We got married at Olde Mecklenburg Brewery on April 25, a wonderful and light celebration anchored from floating away into the night by the weight of loss, and took off on our honeymoon so generously gifted to us. Three weeks spent eating and walking our way around Ireland, Italy, France and England left us marveling at our fortune and sent us home with a renewed energy to make travel our life. We set out for new contracts and freelance gigs as soon as we landed and narrowed our search for our home on wheels to a custom tiny house RV.

But a handful of pitches and cover letters turned into dozens with not so much as an automated confirmation of receipt in return, and a few weeks staying in my childhood bedroom turned into five months. As our confidence in our plan and in ourselves dwindled to nothing, our search widened from work that would allow us to follow our dream to bar tending and walking dogs to pay for a studio apartment. The stars weren’t lining up, and I started to believe they didn’t exist at all.

Months scouring job sites with the TV on in the background led one particular show on vacation houses to capture my attention and spark an interest in real estate. Even if just a temporary escape from reality, this new curiosity eventually added one opportunity to my search results: marketing manager at a vacation rental and real estate company on Hatteras Island in the Outer Banks–the very place that inspired this magazine. The job would mean giving up travel for a while, but it was otherwise perfect for me and I for it. I applied, interviewed, and–finally–got the job.

We moved to Avon, NC at the beginning of October into a little cottage across the street from the beach. A vacation island 30 miles offshore of the mainland is a far cry from any place either of us have ever lived, but it’s the most normalcy we’ve enjoyed in two years. Allen got a job as a restaurant server, and we joined a gym, took walks on the beach almost every day, and explored the island until its businesses started to close for the season.

Locals and travelers know Hatteras Island and the Outer Banks for many things: water sports, fishing, sunsets, pirates, lighthouses. But what I know it for now isn’t the postcards and marketing points. On clear nights, I drive down Highway 12 to the thinnest point on the island just two football fields wide and climb to the top of the dunes. Here, with the uninterrupted 360° view of the night sky, the glare of city lights is replaced by the shimmering of more stars than I’ve ever seen before, the Milky Way a glittering splash over the sea.

Here, we’re on the edge of the universe.

It’s funny how we can only connect the dots looking backward.

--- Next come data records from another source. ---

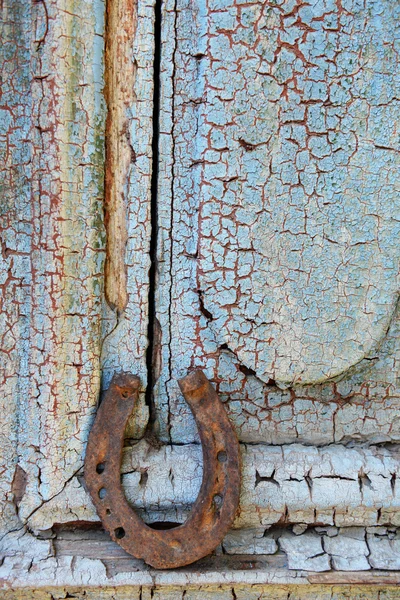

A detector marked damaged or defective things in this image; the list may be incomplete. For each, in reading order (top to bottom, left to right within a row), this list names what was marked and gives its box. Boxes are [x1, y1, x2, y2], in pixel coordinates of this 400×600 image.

corroded iron surface [84, 368, 239, 568]
rusty horseshoe [84, 368, 241, 568]
rusty metal strip [84, 368, 241, 568]
rusted metal nail [84, 368, 241, 568]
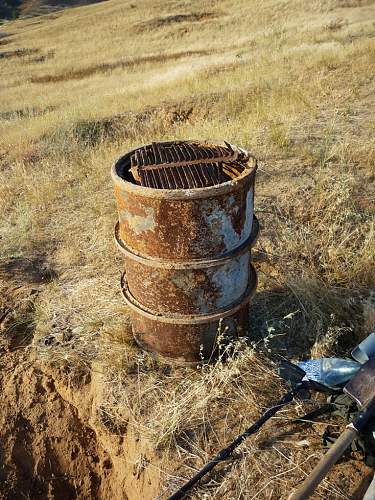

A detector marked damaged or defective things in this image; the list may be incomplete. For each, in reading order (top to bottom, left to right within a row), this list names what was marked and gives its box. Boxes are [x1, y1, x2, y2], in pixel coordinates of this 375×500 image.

rusty metal barrel [111, 141, 258, 364]
corroded grate [131, 140, 251, 188]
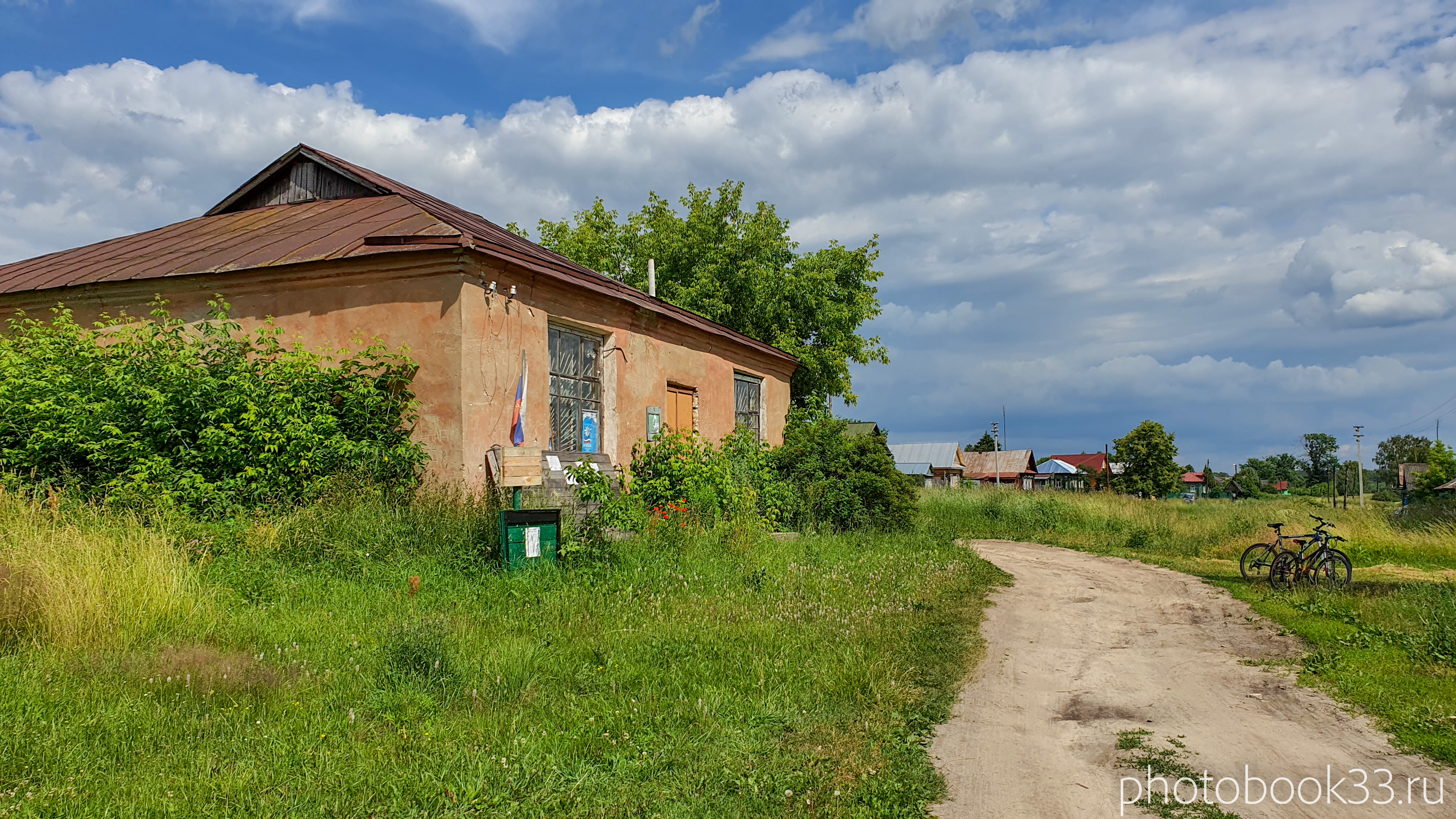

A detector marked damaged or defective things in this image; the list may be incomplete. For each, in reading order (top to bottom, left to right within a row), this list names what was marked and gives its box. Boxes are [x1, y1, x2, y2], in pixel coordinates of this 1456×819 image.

rusty metal roof [0, 144, 799, 369]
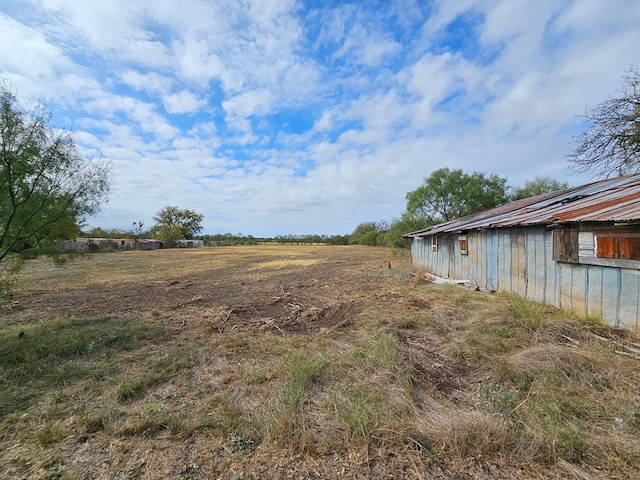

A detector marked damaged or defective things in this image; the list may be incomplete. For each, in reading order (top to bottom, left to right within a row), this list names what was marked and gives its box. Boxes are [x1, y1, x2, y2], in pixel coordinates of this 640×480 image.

rusty metal roof [404, 174, 640, 238]
rusted metal wall [412, 226, 636, 330]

Every major life event that could happen to us happened: loss, marriage, major career shifts, relocation, all in a single year, and all while building Travel Well one piece at a time. But even on our darkest nights, little twinkling dots were connecting around us, forming a constellation leading us here even when we couldn’t see it. As we venture exhausted into 2016, we are no longer trying to control or predict what shape the stars will take. Instead, we’re just strolling along the waves, feeling thankful for how the year ended and forever grateful to those who got us here.

As long as this new year is simple and calm and clear, we’ll be happy.